The $1 million apartment yardstick is no longer relevant
Last week a New York real estate listing started making the rounds on Twitter creating a great deal of debate.
The author tweeted: “New barrier breached in NYC real estate? The US$1 million STUDIO.” The New York based broker had listed a 532 square feet (49.4 square metre) studio for almost US$1.1 million (AUD$1.172). What’s more, the particular studio was described in a somewhat down-beat way as “not even in a coveted block!”
The Twitter activity started a conversation about how realistic this claimed ‘record’ was and for my part, back in Australia, and for Sydney in particular, I also find myself asking if the $1 million price benchmark needs to be updated, specifically when it comes to apartment values.
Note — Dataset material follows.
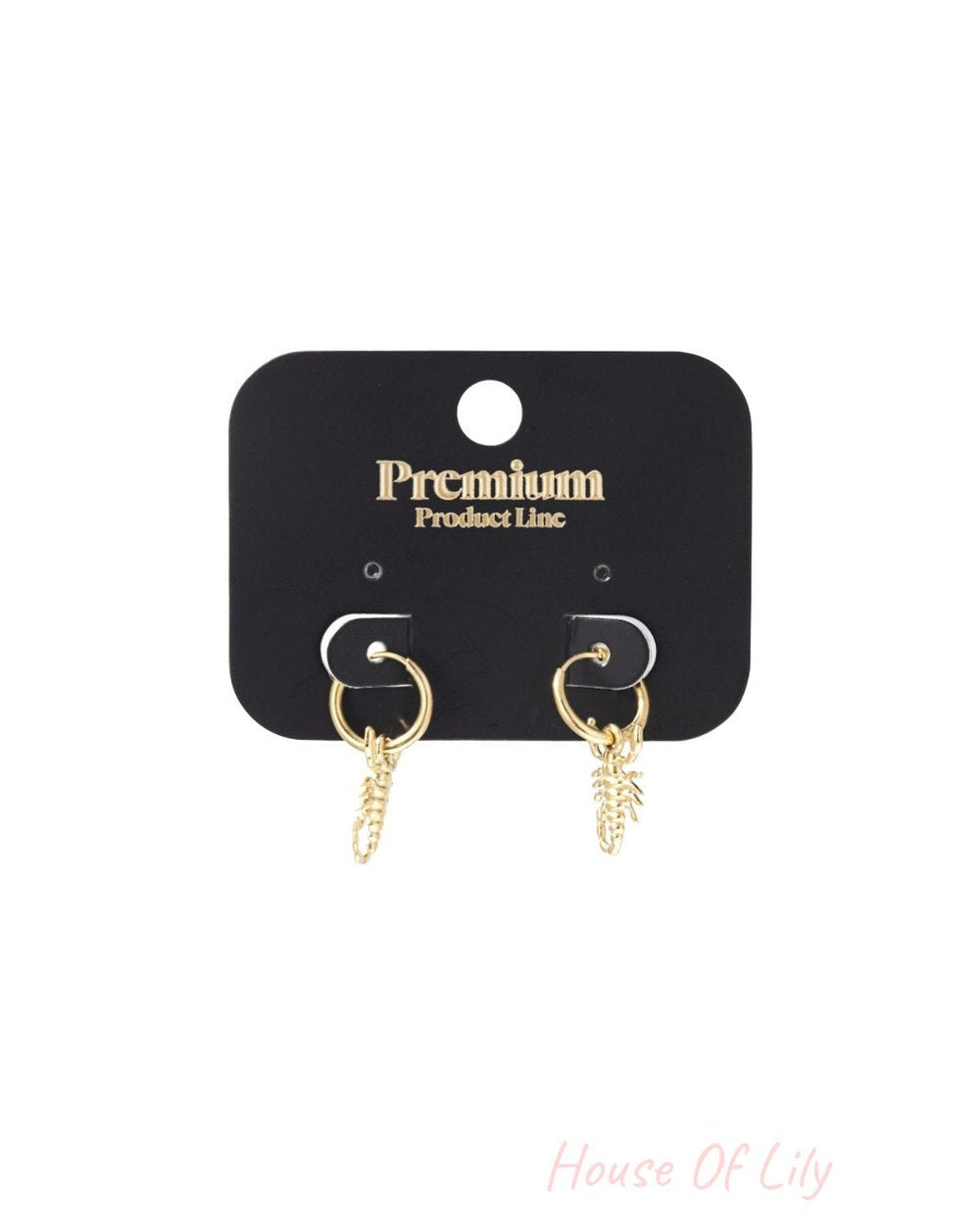 Gold hoop earrings featuring small, detailed scorpion charms on a black Premium Product Line display card.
Back to New York for a minute. In reality the listing was not “a new barrier breached” for the city. It’s not even the most expensive studio listed because right now there’s a range of studios from 400 square feet at US$1.05 million to an eye watering US$1.8 million (which last sold in 2009 for US$925,000) for just 689 square feet that’s 64 square metres which is a much more familiar size and price for a quality well-designed one bedroom unit or for some two bedroom units here.
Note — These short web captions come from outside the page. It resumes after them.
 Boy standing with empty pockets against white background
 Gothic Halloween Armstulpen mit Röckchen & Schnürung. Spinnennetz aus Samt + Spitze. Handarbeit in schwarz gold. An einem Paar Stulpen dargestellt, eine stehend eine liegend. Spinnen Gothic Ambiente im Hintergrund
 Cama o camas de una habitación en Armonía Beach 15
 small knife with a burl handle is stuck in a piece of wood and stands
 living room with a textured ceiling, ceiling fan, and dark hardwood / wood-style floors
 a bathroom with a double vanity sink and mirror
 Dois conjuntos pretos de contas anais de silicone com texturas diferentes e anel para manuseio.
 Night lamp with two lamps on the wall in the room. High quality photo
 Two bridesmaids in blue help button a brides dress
Recently, in just a few hours, Colliers International sold out Aqua at Bondi Junction where 66 of the 129 apartments were sold for an average of $1,000,000 plus.
Today Sydney has around 170 suburbs with a median house price of $1 million. In fact, one in five Sydney suburbs is a $1 million plus area, which underlies the city wide trend, but this also argues the case for another benchmark to be used to gauge evolving values.
It’s also estimated that half of Sydney’s home owners will find themselves ‘millionaires’ by 2020, by virtue of the fact that an estimated 625,000 houses across the metropolitan area will have a value of more than $1 million, when twenty years ago, we weren’t even at $200,000.
Prices, even for some prime one bedroom apartments are now, as the Bondi Junction example shows, long past the $1 million price point. At Sydney’s Barangaroo that price has been achieved for an off the plan one bedroom apartment with parking at around 60 square meters, ($16,600 per square metre). While at just below this price a 60 square metres one bedroom apartment on level 36 at The Cove, on Harrington Street The Rocks could today be purchased at $950,000, ($15,833 per square metre).
Many if not most buyers are now very comfortable with per square metre rates being used to underpin process. And for apartments, that might be a much better city-wide guide than the $1 million sale price measure.
The use of a rate per square metre I think better reflects the location, quality and facilities of individual apartments and also gives a more accurate reflection of the total project. We also need to try and more fully factor in the big leap forward in quality and design that apartments in 2014 now deliver. There has been a massive increase in quality, finishes and design and we also need to better reflect location and building facilities and there is sound reason to suggest that a rate per sqm benchmark would do this.
Otherwise like the New York example demonstrates, the raw price can give a flawed or even misleading impression.